The Importance of Paired Data
The entire validity of McNemar's test rests on the data being paired. This means each data point in the first group is directly related to a specific data point in the second group (e.g., the same person measured twice). If your data comes from two different, independent groups of subjects, you should use a different test.
Continuity Correction
The test uses the chi-squared distribution, which is continuous, to approximate a discrete binomial distribution. To improve this approximation, especially with smaller sample sizes, a continuity correction is often applied. Our calculator incorporates the Edwards continuity correction: (|b - c| - 1)² / (b + c).

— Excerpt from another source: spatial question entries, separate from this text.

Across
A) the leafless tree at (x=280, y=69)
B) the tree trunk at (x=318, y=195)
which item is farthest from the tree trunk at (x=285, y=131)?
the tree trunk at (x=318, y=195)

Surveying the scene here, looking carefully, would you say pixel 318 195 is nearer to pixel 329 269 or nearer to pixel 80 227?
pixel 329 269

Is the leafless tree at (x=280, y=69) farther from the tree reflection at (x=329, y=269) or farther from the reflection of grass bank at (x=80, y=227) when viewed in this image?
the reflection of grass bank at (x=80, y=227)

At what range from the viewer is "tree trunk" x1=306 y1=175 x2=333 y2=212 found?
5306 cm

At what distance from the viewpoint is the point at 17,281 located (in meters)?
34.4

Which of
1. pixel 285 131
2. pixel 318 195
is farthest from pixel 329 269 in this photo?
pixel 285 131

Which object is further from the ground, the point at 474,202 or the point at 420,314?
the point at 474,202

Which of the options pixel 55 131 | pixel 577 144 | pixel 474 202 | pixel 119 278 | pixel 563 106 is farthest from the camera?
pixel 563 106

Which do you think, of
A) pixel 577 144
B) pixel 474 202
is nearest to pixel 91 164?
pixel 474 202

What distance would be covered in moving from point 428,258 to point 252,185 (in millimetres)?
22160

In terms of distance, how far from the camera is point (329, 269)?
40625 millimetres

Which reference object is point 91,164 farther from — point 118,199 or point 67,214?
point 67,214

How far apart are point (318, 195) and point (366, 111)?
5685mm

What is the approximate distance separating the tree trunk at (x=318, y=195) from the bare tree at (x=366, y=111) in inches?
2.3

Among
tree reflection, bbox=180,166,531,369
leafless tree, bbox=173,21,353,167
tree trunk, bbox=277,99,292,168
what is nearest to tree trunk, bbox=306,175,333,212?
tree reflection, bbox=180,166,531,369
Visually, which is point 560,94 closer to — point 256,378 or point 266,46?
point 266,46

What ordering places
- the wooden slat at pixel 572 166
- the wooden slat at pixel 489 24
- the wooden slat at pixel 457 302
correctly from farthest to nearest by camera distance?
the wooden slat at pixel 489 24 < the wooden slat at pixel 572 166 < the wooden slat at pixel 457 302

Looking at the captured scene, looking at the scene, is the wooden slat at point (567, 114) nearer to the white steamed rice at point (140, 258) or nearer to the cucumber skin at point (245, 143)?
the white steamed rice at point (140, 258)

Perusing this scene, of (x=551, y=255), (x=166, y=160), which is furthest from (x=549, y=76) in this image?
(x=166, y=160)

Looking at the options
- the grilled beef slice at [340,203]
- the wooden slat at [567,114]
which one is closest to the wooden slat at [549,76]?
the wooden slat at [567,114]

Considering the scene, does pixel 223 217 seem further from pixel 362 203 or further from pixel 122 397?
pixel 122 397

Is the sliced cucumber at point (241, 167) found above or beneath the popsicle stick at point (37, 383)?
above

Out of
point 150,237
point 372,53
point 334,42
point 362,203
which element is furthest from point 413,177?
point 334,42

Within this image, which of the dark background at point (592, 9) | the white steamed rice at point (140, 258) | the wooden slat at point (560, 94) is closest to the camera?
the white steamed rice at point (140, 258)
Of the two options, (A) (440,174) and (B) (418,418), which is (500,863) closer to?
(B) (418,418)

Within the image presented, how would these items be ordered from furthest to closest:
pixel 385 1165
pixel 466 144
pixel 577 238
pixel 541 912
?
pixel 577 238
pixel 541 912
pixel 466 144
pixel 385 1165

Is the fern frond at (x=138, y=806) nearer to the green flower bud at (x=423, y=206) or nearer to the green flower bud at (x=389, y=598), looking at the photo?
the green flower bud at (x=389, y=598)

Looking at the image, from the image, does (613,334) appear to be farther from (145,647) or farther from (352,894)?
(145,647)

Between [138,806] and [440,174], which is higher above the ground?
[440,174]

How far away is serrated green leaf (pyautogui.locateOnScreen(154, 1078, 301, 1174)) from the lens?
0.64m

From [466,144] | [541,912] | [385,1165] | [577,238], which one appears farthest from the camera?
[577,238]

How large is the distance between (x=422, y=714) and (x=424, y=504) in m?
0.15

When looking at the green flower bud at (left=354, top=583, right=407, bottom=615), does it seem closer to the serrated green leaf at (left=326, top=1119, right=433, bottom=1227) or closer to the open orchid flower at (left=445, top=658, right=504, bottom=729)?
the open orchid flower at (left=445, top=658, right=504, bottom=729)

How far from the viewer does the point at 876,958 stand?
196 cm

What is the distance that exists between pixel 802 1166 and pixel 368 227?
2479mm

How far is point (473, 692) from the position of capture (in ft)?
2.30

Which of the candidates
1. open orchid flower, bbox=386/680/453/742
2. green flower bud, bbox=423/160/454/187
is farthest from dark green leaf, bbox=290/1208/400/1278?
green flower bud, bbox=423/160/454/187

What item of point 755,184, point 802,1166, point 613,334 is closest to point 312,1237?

Mathematical Derivation and Examples

  • The Contingency Table
  • The Formula
  • Worked Example
The Contingency Table

The test is based on a 2x2 table for paired data:

Condition 2: Positive Condition 2: Negative
Condition 1: Positive a b
Condition 1: Negative c d

Here, 'a' and 'd' are concordant pairs (no change), while 'b' and 'c' are discordant pairs (change occurred).

The Formula
The test statistic is calculated using only the discordant pairs (b and c). The formula with continuity correction is: χ² = (|b - c| - 1)² / (b + c)
This value is then compared to a chi-squared distribution with 1 degree of freedom to find the p-value.
Worked Example

Let's use the 'Drug Efficacy Trial' from our examples: a=60, b=50, c=10, d=30.

  1. Identify discordant pairs: b=50, c=10.
  2. Apply the formula: χ² = (|50 - 10| - 1)² / (50 + 10) = (40 - 1)² / 60 = 39² / 60 = 1521 / 60 = 25.35.
  3. A χ² value of 25.35 with 1 degree of freedom corresponds to a very small p-value (p < 0.00001). Since this is less than the standard α of 0.05, we conclude the drug had a significant effect.